Wednesday, March 30, 2011

SOMEONE HATES YOU

Abba John the Short said, “Each time the tempter speaks, the whole world hangs by a thread.”

The devil speaks for one reason: to tempt us. He tempts us for one reason: to ensnare us. He ensnares us for one reason: he hates us. The hatred that old serpent has for you is personal. He hates you, hates who you are, hates why you are. His hatred is personally directed at each of us, and he uses whatever temptations and snares he can to hook us, reel us in, and filet us for his dinner.

The teachings of the fathers and mothers of the desert, passed on to us in a handful of terse phrases, are like scalpels in the hands of a skillful surgeon: they slice through whatever they must to lay bare the disease that festers within our souls. For this reason Christians have cherished their words for almost two thousand years.

Yesterday Abba Anthony’s words warned: until we grasp that we really don’t love God, we can’t really start to love Him. It’s His love we’re each personally created to share.

Abba John’s words today tell us the grim side of that truth: if God loves you personally, and created you personally, you are also personally hated. Satan wants to chop you up into bits like cheap catfish. He’s determined to do it whether you’re too smart or too jaded to believe in him or not. The devil doesn’t need—or even particularly want you—to “believe” in him. His interest in you now is only for the purpose of teaching you, like one of Pavlov’s dogs, to sin at his suggestion. He wants you to continue to weave a web of self-delusion that you’re entitled, deserving of special consideration, that when you sin it’s really not sin but sophistication.

--- Apply what you read ---
[a] Output the part of the post on temptation that opens with the words containing "Abba John’s words" and closes with "sin but sophistication.".
[b] Summarize the post on temptation in two sentences.
[c] Resume the post on temptation, starting after its final sentence.

(Saved data entries)
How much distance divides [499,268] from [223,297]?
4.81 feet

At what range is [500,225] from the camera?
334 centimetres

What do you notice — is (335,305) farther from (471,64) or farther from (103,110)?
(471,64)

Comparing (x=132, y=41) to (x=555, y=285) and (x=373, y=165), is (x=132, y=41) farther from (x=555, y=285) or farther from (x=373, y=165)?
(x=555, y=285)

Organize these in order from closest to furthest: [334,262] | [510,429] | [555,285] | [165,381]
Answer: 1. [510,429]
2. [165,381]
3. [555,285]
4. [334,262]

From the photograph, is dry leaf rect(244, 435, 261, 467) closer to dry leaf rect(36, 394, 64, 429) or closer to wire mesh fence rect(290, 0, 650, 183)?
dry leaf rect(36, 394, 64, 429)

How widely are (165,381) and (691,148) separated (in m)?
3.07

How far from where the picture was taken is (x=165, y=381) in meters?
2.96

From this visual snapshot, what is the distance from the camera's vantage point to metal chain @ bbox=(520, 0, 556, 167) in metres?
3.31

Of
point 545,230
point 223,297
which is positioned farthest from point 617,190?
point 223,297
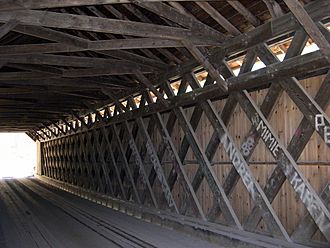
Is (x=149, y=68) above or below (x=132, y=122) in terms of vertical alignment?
above

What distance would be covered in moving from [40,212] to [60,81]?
3.63m

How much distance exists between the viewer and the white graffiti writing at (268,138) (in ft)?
18.0

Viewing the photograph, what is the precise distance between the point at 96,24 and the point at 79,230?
4.35 metres

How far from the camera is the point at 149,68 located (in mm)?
8875

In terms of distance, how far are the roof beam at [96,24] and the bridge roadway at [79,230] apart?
3355mm

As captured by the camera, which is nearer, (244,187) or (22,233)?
(244,187)

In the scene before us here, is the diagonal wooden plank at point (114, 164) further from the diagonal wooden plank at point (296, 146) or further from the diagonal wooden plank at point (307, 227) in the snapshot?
the diagonal wooden plank at point (307, 227)

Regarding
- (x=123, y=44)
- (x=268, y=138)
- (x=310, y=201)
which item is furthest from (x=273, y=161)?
(x=123, y=44)

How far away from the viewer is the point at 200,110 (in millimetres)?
7598

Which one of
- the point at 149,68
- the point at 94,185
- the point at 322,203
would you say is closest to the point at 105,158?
the point at 94,185

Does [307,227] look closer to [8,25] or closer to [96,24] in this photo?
[96,24]

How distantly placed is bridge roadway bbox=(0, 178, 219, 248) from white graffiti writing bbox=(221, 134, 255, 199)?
1.24 metres

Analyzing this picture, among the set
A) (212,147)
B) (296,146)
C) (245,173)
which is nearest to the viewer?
(296,146)

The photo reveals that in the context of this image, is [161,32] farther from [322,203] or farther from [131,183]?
[131,183]
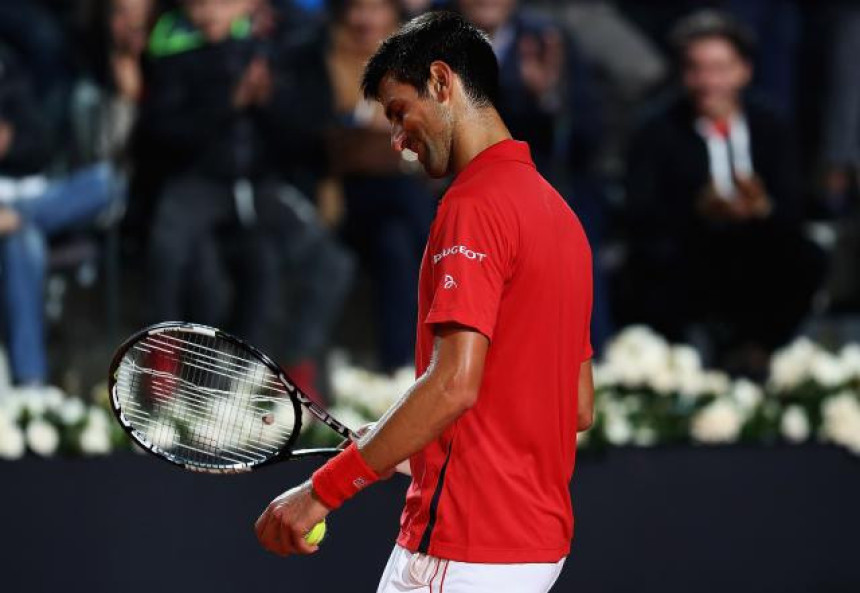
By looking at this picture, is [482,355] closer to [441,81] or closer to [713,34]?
[441,81]

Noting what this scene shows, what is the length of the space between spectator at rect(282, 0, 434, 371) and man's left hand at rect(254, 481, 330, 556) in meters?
3.86

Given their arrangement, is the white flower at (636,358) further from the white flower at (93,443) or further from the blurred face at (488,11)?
the white flower at (93,443)

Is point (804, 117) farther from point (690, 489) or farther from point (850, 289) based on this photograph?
point (690, 489)

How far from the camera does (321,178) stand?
7051 mm

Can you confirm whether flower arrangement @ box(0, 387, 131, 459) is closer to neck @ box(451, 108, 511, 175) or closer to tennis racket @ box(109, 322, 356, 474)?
tennis racket @ box(109, 322, 356, 474)

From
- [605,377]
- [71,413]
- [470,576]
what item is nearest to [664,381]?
[605,377]

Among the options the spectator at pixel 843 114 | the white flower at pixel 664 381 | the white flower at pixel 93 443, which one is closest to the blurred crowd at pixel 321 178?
the spectator at pixel 843 114

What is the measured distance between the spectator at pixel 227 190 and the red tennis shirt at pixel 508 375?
3.71 metres

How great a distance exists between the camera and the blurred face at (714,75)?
7.24 meters

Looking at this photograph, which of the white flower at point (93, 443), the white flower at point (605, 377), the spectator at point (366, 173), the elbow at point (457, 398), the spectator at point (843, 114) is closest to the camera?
the elbow at point (457, 398)

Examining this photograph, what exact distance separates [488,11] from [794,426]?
258 cm

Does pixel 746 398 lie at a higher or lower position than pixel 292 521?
lower

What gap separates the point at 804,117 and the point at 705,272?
169 cm

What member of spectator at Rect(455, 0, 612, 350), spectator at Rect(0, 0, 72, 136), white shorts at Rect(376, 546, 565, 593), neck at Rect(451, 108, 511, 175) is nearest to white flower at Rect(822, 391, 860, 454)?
spectator at Rect(455, 0, 612, 350)
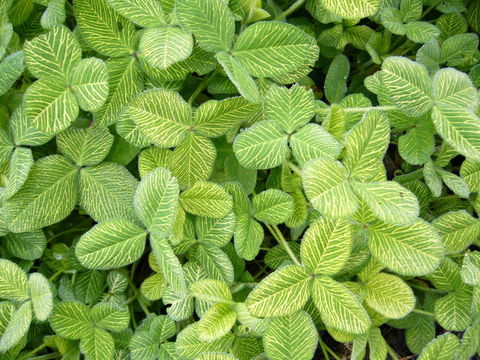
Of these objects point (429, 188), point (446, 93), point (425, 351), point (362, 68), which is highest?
point (446, 93)

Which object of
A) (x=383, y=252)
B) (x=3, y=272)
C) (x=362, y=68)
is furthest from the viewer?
(x=362, y=68)

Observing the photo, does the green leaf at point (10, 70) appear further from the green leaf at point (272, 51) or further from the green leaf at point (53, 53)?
the green leaf at point (272, 51)

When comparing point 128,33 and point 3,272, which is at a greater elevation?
point 128,33

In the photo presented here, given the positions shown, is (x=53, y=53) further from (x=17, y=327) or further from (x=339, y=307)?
(x=339, y=307)

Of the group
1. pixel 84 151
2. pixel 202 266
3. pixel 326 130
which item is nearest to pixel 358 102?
pixel 326 130

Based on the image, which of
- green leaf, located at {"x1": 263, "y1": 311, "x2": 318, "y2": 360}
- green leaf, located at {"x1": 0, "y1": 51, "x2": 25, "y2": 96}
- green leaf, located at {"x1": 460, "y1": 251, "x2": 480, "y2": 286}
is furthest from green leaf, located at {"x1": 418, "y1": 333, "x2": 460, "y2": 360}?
green leaf, located at {"x1": 0, "y1": 51, "x2": 25, "y2": 96}

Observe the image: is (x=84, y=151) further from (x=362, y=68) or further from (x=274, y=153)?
(x=362, y=68)

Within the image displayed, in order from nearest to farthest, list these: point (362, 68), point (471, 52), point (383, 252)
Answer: point (383, 252) → point (471, 52) → point (362, 68)

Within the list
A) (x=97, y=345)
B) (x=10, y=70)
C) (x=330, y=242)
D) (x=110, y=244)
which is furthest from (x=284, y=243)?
(x=10, y=70)
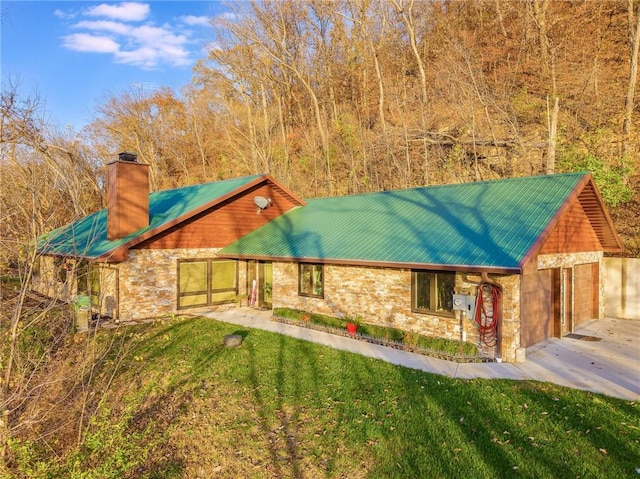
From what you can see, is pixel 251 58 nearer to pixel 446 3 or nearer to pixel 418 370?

--- Exercise results ---
[a]
Abba John’s words today tell us the grim side of that truth: if God loves you personally, and created you personally, you are also personally hated. Satan wants to chop you up into bits like cheap catfish. He’s determined to do it whether you’re too smart or too jaded to believe in him or not. The devil doesn’t need—or even particularly want you—to “believe” in him. His interest in you now is only for the purpose of teaching you, like one of Pavlov’s dogs, to sin at his suggestion. He wants you to continue to weave a web of self-delusion that you’re entitled, deserving of special consideration, that when you sin it’s really not sin but sophistication.

[b] The post quotes Abba John the Short's saying that the whole world hangs by a thread each time the tempter speaks, and it argues that the devil tempts and ensnares people because he hates each of them personally. It says the terse teachings of the desert fathers and mothers lay bare the disease in our souls, and that because God loves and created each person personally, Satan hates each person personally and wants to teach them to sin at his suggestion while they weave a web of self-delusion.

[c]
“Each time the tempter speaks,” is like the first time. When the serpent hissed his words to Eve, when he wrapped his coils around Adam, it brought you and me to grief. The Church teaches us that the first man and woman set in motion a cycle that continues today. Left to our own devices, you and I make the same choice they did. What I want over everything. Me over goodness. Me over you. Me over God.

Every time you and I are tempted, regardless whether it’s to spurn the greatest commandment or the least, it’s us in the balance, being weighed, measured and tested. The next time I’m tempted to ignore someone’s suffering, to make light of their sorrow, to know that I’m better than she is, it’s the same old serpent hissing to me the same old thing he’s been hissing all along to each and every one of us. “For you, it’s okay. You’re better. You’re important. God ahead and take a bite; you’ll love it.”

But Abba warns us it’s even more insidious: “the whole world hangs by a thread.”
John Donne, the seventeenth-century poet and priest said it differently, but as truly: “no man is an island.”

We’re bound together, you and I, whether we like it or not. You and I share the sin of Adam and Eve, but I share something of your sin and you of mine. God has made us so that we can’t escape each other. We’re not meant to. “When one suffers,” St Paul said, “we all suffer. When one of us is exalted, we all rejoice.” God has bound us together in suffering and sin, because he means to raise us together in glory.

God has bound us together in the Greatest Mystery of all: the Mystery of Love.

At the core, the center of all that Is, Is God. At His heart, God is Love. Not a feeling or emotion, not even an action, but Love is the Father eternally giving Himself to the Son and the Son eternally giving Himself to the Father. The Love that binds Them and permeates Them is the Holy Ghost.

You and I have been made to enter and find ourselves in that Uncreated Love.

We’re bound together in this Mystery of Love. You were made for this. And the devil, who was too, hates you for it. Because he hates you, he wants to ensnare you. To ensnare you, he tempts you. When he does, remember Abba John’s words. Remember why you were made.

And pray for me, that I remember it, too.

1 comment:

  1. These postings get me through my trying times, when the temptations are so strong and I feel I need help with my prayer and the fight to continue with lent and what I've given up. The desert isn't such a lonely place.